> _INSTRUCTIONS FOR THE TASK_: Summarize the abstract on additives in high moisture maize grain silage in three sentences.

> _SOURCE DOCUMENT_:
= = = =
Abstract

In the experiment, the effect of chemical (A) and biological (B) additiva on the fermentation quality of climper high moisture maize grain corn was examined, compared with the untreated control (K). The chemical means contained propionic, formic and benzoic acids and ammonium formate as effective substances. As effective substances of bacterial water–soluble inoculants, selected were bacterial strains of Propionibacterium shermanii JS and Lactobacillus casei LC-705. Both conservative preservatives were added equally to the ensilaged material. The addition of chemical additivum under conditions of our experiment increased statistically significantly (P<0.01) the contents of acetic acid (7.66±0.95 g/kg DM), ethanol (11.22±0.65 g/kg DM) and pH values (4.33±0.02) in experimental silages. Simultaneously, a statistically significant (P<0.01) inhibition of lactic acid formation (15.17±2.75 g/kg DM) and of total content of all fermentation acids (22.33±2.38 g/kg DM) occurred. The bacterial inoculant increased significantly (P<0.05) the content of lactic acid (26.78±2.63 g/kg DM) and the total acid content (32.87±2.88 g/kg DM) in inoculated silages. The inoculation positive effect was demonstrated highly significantly (P<0.01) in reduction of ethanol amount (2.14±0.40 g/kg DM) and of totat acidification. The pH value (4.21±0.02) was significantly lower (P<0.05) than that in the control silage (4.24±0.02). The fermentation characteristics in the inoculated silages by us were more favourable. The addition of organic acid mixture in the used concentration of 3.5 L/t did not confirm the positive effect on climper maize grain corn quality as expected.
= = = =
(Dataset entries)
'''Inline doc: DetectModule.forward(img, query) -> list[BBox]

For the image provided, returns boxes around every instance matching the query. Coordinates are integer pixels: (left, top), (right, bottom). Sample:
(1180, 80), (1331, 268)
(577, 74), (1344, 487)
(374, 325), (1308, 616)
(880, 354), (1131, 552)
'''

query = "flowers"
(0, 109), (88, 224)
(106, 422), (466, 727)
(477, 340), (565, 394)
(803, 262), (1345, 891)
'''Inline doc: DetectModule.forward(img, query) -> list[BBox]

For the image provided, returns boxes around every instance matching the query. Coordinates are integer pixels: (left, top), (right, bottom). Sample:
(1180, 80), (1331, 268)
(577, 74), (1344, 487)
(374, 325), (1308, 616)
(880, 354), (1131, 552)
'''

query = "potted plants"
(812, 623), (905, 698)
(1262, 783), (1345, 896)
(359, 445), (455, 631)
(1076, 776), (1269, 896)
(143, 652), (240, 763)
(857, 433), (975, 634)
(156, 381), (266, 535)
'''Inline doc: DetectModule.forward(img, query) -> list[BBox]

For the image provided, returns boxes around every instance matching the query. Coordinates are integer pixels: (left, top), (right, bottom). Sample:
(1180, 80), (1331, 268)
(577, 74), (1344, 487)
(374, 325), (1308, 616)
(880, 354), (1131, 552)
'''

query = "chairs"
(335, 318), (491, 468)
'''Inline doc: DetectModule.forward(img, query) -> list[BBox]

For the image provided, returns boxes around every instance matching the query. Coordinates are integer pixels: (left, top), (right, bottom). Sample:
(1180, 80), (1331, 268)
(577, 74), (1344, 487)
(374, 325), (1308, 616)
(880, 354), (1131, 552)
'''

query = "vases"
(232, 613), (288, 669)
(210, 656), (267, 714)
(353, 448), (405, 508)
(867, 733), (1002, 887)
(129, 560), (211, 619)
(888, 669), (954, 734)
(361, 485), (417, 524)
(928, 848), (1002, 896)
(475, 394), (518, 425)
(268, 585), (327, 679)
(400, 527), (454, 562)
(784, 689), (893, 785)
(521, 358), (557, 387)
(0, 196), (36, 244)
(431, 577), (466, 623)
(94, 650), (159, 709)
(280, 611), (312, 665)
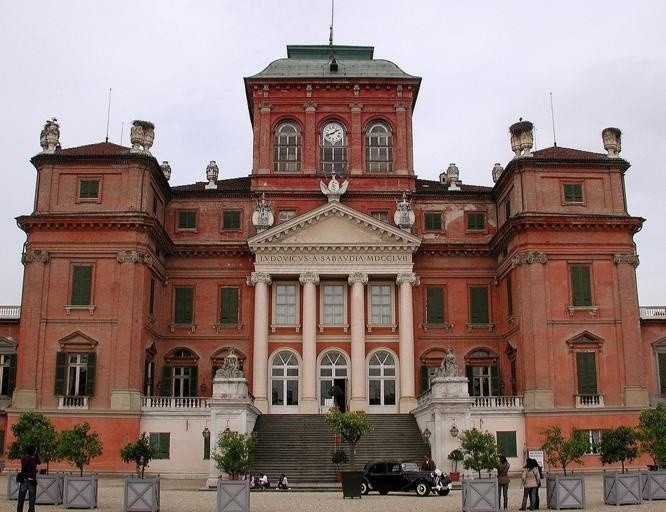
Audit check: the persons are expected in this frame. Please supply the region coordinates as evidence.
[531,459,544,510]
[495,455,511,510]
[242,473,255,487]
[518,459,541,509]
[275,474,291,490]
[257,471,270,489]
[215,348,245,378]
[421,454,437,494]
[441,346,457,369]
[15,445,41,511]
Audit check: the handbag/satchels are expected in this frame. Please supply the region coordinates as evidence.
[15,471,25,483]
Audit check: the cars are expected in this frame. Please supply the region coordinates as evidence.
[360,460,452,496]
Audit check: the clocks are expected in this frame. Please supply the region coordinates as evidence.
[324,123,344,145]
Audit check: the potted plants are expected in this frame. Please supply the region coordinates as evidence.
[8,410,47,499]
[332,451,349,482]
[539,424,594,511]
[601,425,644,506]
[324,406,374,500]
[0,460,6,474]
[324,408,344,445]
[56,422,103,509]
[448,449,464,480]
[119,431,160,511]
[637,398,666,501]
[458,428,503,511]
[32,425,63,505]
[209,425,258,512]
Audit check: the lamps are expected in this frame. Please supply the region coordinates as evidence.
[200,379,206,391]
[449,419,459,436]
[423,420,435,444]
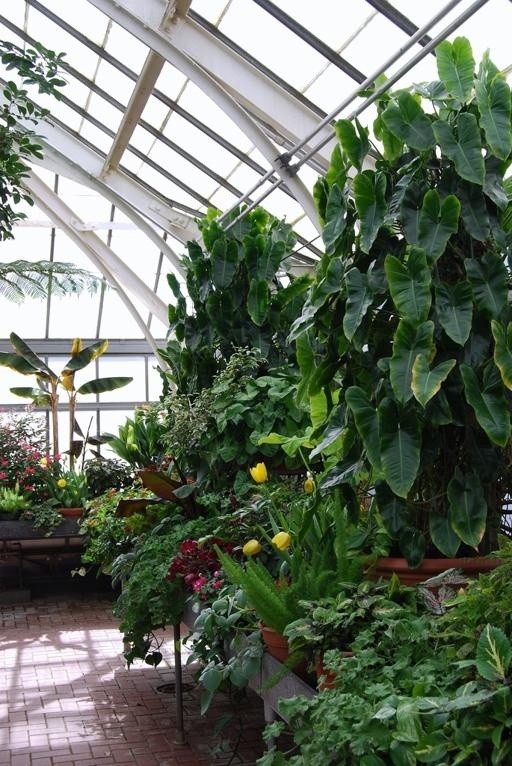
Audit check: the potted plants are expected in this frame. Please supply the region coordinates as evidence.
[292,24,512,591]
[284,577,416,693]
[218,549,317,678]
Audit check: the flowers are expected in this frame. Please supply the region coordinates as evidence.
[250,462,268,483]
[169,537,233,593]
[0,412,140,537]
[243,539,261,555]
[272,529,291,549]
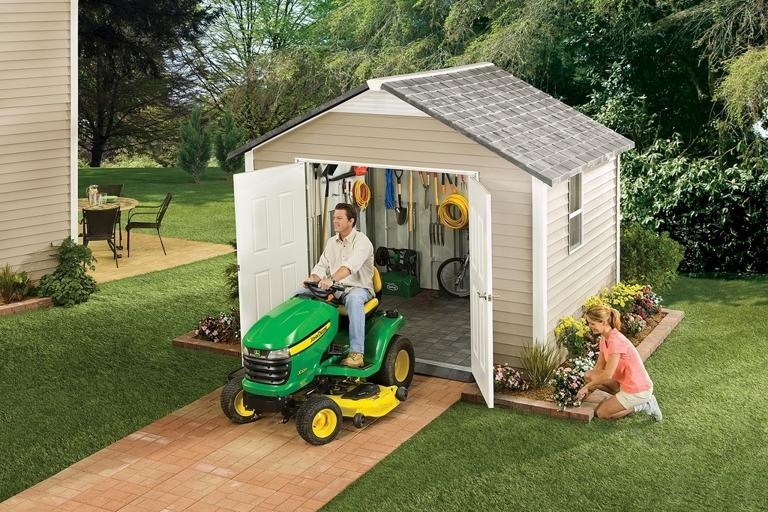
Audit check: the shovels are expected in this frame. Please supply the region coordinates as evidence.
[321,164,338,256]
[394,169,407,225]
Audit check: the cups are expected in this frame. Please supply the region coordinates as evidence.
[87,185,107,207]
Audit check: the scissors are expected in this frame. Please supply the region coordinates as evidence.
[419,171,430,210]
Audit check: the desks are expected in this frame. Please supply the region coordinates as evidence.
[78,196,139,259]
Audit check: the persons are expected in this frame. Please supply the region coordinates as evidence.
[575,305,662,422]
[299,202,377,368]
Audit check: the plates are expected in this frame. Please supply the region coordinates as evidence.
[105,196,117,202]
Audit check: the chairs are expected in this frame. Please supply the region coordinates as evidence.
[81,184,173,271]
[333,265,383,319]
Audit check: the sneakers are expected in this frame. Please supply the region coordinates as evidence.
[646,394,663,422]
[339,351,365,368]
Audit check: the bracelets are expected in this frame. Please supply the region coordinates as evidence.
[330,276,335,285]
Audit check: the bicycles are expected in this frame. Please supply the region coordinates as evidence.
[437,254,470,298]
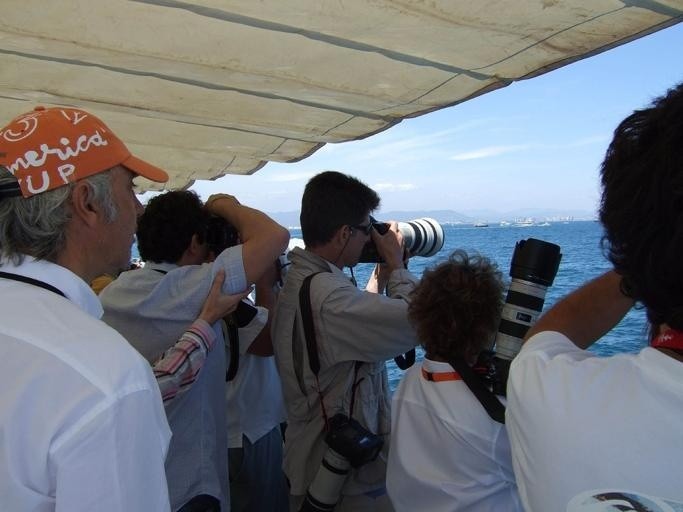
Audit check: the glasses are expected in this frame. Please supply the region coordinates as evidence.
[354,222,373,235]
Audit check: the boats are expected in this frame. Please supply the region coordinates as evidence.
[473,223,489,228]
[498,218,552,228]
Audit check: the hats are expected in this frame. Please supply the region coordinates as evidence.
[0,106,169,198]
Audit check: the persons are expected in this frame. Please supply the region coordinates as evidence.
[147,267,253,425]
[98,187,291,510]
[383,251,524,511]
[502,81,682,512]
[270,170,428,511]
[221,259,292,512]
[0,106,175,510]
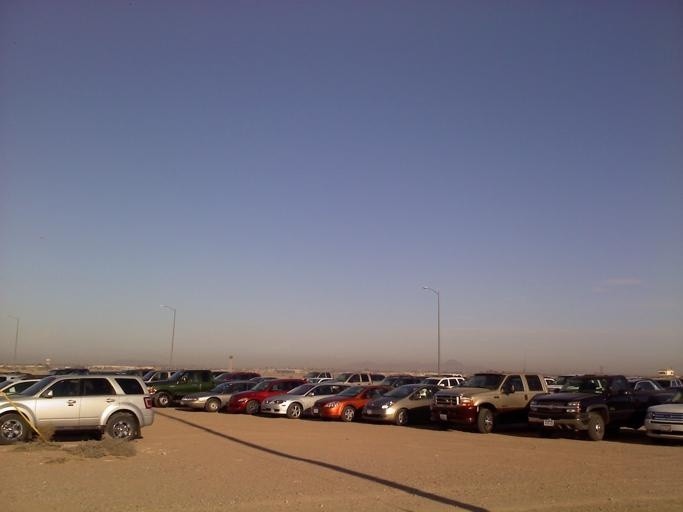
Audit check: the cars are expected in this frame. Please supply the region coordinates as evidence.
[0,370,155,397]
[644,390,682,444]
[540,374,683,394]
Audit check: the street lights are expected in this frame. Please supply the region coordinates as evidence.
[7,314,19,370]
[422,286,442,377]
[160,305,177,367]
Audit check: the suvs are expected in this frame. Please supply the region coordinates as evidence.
[0,375,154,444]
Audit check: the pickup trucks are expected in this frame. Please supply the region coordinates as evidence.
[430,371,547,434]
[527,373,677,441]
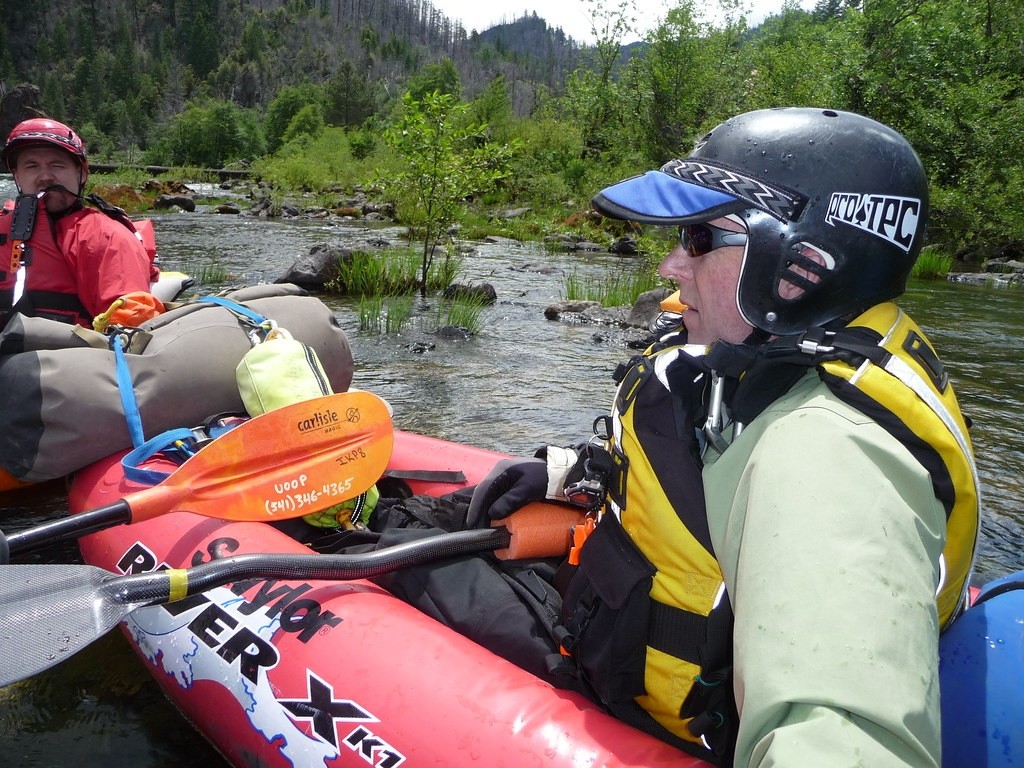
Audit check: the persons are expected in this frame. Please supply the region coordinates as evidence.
[0,118,167,333]
[302,106,984,768]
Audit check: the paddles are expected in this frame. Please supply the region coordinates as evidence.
[0,525,516,689]
[0,390,393,550]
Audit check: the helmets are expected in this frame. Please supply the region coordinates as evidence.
[0,118,87,156]
[591,106,929,336]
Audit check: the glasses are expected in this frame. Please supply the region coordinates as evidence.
[677,222,749,258]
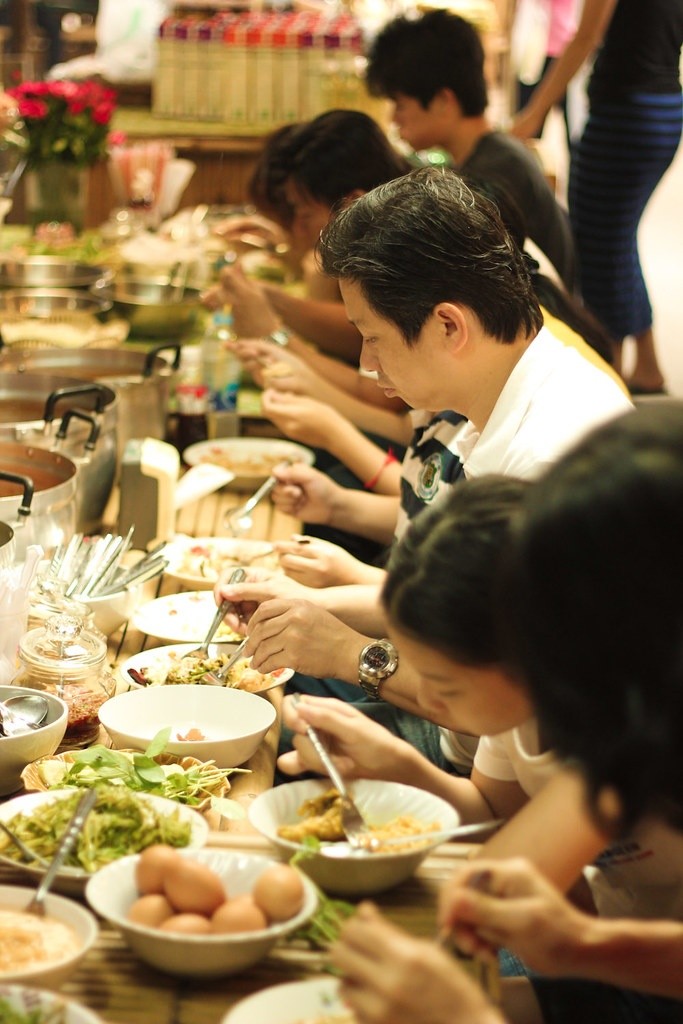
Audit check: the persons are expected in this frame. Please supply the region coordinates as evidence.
[512,0,683,395]
[367,8,579,298]
[216,108,683,1024]
[502,0,586,159]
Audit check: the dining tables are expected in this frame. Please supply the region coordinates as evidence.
[0,210,504,1024]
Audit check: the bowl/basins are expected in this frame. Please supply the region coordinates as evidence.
[0,790,210,892]
[247,776,461,892]
[83,846,319,975]
[80,565,145,637]
[119,643,295,693]
[0,883,100,990]
[152,537,303,590]
[24,748,232,814]
[1,683,70,798]
[96,682,278,767]
[94,279,204,339]
[0,983,106,1024]
[182,436,316,490]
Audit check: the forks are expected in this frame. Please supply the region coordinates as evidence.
[289,691,374,848]
[0,702,43,737]
[199,636,251,686]
[180,569,246,657]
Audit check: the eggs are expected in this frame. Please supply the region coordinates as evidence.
[127,843,303,937]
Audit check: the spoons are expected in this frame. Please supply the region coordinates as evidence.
[0,694,48,726]
[225,459,293,533]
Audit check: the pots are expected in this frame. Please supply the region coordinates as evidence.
[1,254,170,572]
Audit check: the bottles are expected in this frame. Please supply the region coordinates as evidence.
[166,309,240,466]
[10,617,117,747]
[155,1,396,134]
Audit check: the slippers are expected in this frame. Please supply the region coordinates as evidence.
[622,374,667,394]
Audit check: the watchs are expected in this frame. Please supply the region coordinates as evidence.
[358,638,398,699]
= = = =
> _ANSWER AREA_: The experiment compared a chemical additive based on organic acids and ammonium formate, and a bacterial inoculant of Propionibacterium shermanii JS and Lactobacillus casei LC-705, against an untreated control in high moisture maize grain silage. The chemical additive significantly raised acetic acid, ethanol and pH while inhibiting lactic acid and total fermentation acid formation. The inoculant significantly increased lactic acid and total acids, reduced ethanol and lowered pH, giving more favorable fermentation characteristics, whereas the organic acid mixture at 3.5 L/t did not show the expected positive effect on quality.